With God, everything is always the same, but everything is always changing ....

The New Song

They sing as it were a new song before the throne, and before the four living creatures and the elders: and no man could learn the song save the hundred and forty and four thousand, even they that had been purchased out of the earth. - Rev. 14:3 (R.V.).

James Hope Moulton: The phrase `a new song' is one which comes to us from the Old Testament. We know it best in the psalm where the delivered soul cries out to God who has `put a new song' in his mouth (Psa. 40:3). Then we read in the great prophecy which begins with the forty-second chapter of Isaiah: `Sing unto Jehovah a new song, and his praise from the end of the earth' (Isa. 42:10). The special association of it there is that it is `the new song' of redemption.

It is addressed to a people coming from the thraldom of Babylonian captivity into their own land again. So in Old Testament prophecy it was a song of redemption, and it is still a song of redemption when it comes to us in this last book of the Bible. There it was the song of one little people living in one little corner of the earth, who were redeemed from an earthly captivity and brought home again to serve God there. Here it is the song of the Israel of God - every people and tribe and kindred and tongue, English and Germans and Russians and Americans and all the other nations, all of them redeemed from something that is worse than any sorrow that ever came into this world - redeemed from sin and all that it means. They are bought back into `the liberty of the glory of the children of God.' (Rom. 8:21)

→ Problem: According to the passage on the new song, why is the new song in Isaiah a song of redemption? Answer in one to three sentences. The data after this point comes from a separate source.

→ Data supplied:
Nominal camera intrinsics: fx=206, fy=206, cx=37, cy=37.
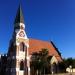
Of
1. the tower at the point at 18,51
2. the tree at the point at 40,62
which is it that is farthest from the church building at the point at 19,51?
the tree at the point at 40,62

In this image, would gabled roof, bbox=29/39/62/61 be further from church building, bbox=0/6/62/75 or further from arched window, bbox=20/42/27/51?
arched window, bbox=20/42/27/51

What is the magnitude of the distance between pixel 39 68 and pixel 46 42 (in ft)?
60.9

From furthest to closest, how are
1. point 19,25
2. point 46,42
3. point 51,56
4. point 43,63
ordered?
point 46,42
point 51,56
point 19,25
point 43,63

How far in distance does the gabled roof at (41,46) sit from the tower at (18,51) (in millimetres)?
4870

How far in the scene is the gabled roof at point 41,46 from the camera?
71000 millimetres

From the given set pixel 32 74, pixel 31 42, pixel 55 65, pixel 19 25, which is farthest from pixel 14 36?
pixel 55 65

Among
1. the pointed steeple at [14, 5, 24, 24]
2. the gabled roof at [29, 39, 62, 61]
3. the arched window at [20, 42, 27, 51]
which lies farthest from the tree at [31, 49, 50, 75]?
the pointed steeple at [14, 5, 24, 24]

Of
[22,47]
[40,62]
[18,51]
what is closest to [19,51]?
[18,51]

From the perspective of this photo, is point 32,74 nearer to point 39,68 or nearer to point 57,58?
point 39,68

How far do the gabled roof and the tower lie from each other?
4870 millimetres

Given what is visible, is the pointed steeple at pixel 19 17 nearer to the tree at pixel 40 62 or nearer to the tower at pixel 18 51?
the tower at pixel 18 51

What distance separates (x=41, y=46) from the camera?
2926 inches

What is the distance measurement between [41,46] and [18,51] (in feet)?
43.8

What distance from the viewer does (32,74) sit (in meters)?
66.7
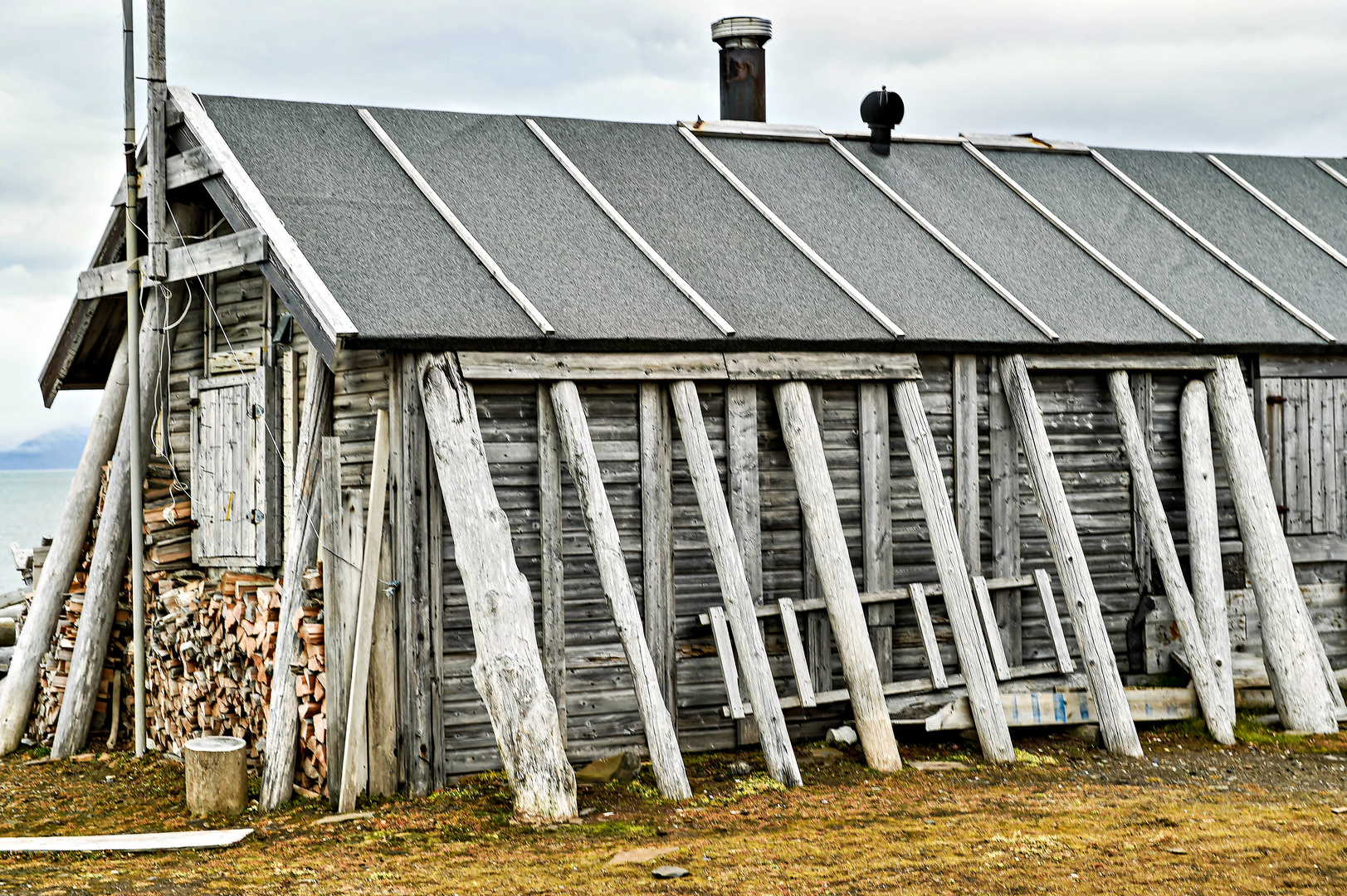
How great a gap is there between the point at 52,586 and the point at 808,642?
6545 mm

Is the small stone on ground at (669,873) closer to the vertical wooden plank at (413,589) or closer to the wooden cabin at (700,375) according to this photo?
the wooden cabin at (700,375)

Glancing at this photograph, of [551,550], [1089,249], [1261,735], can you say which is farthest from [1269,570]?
[551,550]

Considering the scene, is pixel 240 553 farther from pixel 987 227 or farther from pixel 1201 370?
pixel 1201 370

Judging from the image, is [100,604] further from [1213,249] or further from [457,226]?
[1213,249]

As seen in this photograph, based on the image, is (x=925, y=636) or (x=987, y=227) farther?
(x=987, y=227)

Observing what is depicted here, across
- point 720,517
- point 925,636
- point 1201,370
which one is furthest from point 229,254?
point 1201,370

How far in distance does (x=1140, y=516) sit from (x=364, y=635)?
664 centimetres

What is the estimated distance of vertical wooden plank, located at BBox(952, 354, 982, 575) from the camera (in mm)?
11352

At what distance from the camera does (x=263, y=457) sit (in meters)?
10.9

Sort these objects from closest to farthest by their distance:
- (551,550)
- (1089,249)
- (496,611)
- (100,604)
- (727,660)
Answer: (496,611) < (551,550) < (727,660) < (100,604) < (1089,249)

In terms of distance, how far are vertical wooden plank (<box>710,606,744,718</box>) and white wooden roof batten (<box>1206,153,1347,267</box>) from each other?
25.5 ft

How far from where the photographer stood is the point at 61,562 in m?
12.4

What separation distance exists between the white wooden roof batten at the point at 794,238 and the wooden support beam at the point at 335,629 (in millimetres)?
4354

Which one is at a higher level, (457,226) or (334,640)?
(457,226)
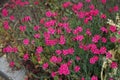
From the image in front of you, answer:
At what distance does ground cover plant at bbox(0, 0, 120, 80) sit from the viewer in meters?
2.95

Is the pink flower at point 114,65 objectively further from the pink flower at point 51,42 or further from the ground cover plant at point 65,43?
the pink flower at point 51,42

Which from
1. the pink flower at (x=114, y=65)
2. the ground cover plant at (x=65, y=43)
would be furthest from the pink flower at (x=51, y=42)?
the pink flower at (x=114, y=65)

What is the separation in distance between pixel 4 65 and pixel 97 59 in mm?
1336

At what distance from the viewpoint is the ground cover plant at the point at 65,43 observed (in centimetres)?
295

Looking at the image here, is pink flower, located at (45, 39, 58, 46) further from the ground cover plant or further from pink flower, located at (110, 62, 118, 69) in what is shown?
pink flower, located at (110, 62, 118, 69)

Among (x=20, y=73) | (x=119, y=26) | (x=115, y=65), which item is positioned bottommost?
(x=20, y=73)

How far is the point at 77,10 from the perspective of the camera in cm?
356

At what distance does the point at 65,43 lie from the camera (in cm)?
326

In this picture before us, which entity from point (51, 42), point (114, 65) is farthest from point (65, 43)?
point (114, 65)

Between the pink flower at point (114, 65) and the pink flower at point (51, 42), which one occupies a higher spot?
the pink flower at point (51, 42)

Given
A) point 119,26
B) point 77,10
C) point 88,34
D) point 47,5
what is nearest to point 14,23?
point 47,5

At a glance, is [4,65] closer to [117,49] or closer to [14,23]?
[14,23]

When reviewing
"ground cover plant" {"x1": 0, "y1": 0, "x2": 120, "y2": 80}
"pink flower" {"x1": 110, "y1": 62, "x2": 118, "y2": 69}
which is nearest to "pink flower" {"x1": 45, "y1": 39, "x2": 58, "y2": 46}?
"ground cover plant" {"x1": 0, "y1": 0, "x2": 120, "y2": 80}

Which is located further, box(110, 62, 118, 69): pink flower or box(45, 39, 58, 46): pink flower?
box(45, 39, 58, 46): pink flower
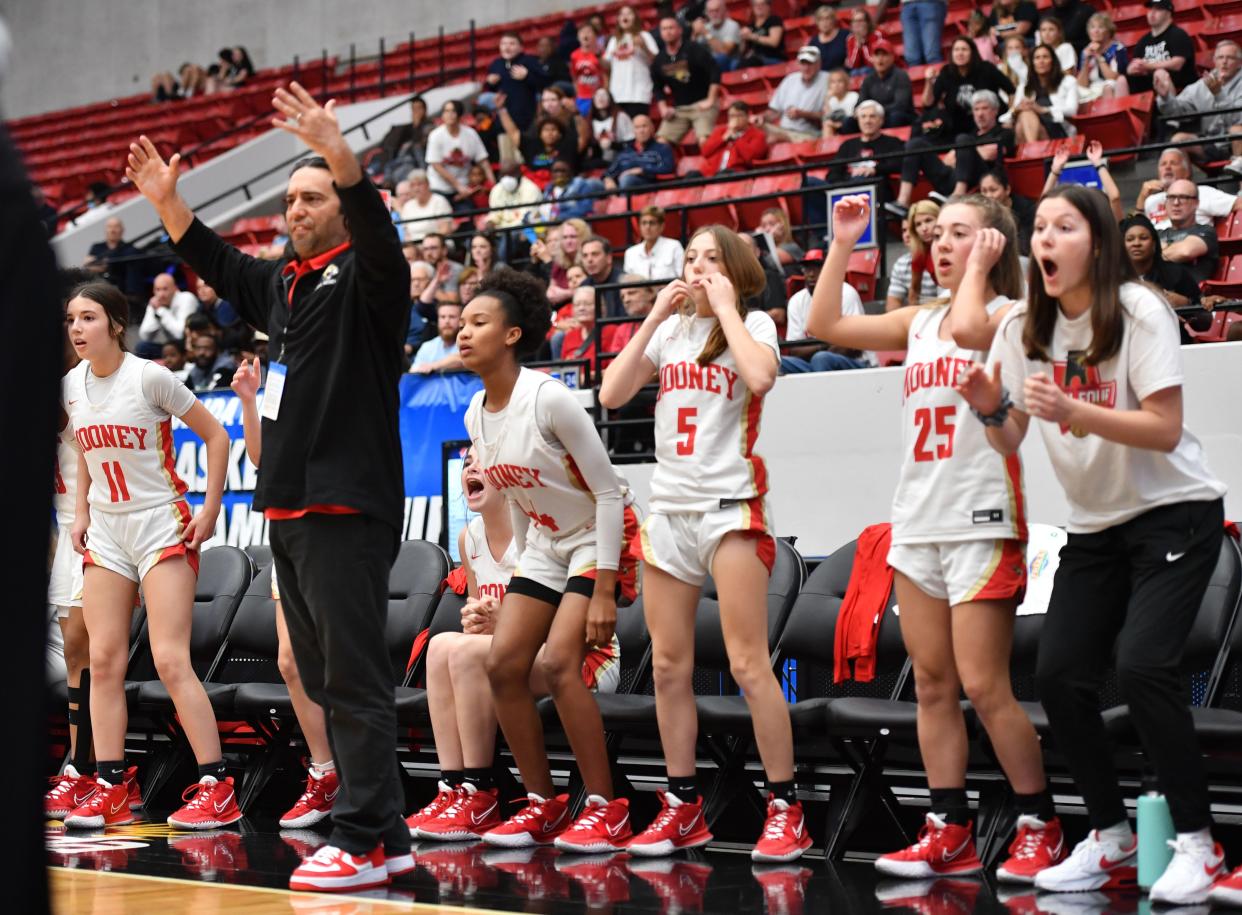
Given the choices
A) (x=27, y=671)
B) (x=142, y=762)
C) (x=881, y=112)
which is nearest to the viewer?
(x=27, y=671)

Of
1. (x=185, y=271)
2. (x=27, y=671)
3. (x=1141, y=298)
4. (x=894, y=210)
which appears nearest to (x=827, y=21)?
(x=894, y=210)

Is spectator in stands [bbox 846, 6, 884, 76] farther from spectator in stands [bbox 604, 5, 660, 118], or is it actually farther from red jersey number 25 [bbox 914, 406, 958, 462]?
red jersey number 25 [bbox 914, 406, 958, 462]

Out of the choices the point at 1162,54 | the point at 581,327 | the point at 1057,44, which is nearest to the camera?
the point at 581,327

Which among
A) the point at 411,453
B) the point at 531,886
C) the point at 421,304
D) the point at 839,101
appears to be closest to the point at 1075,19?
the point at 839,101

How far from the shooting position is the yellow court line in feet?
12.0

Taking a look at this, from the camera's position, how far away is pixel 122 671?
5672 mm

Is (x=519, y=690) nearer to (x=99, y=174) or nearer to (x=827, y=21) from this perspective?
(x=827, y=21)

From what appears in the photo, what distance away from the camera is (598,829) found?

→ Solution for this exercise: It is addressed to a people coming out of Babylonian captivity into their own land again. They were redeemed from an earthly captivity and brought home to serve God there.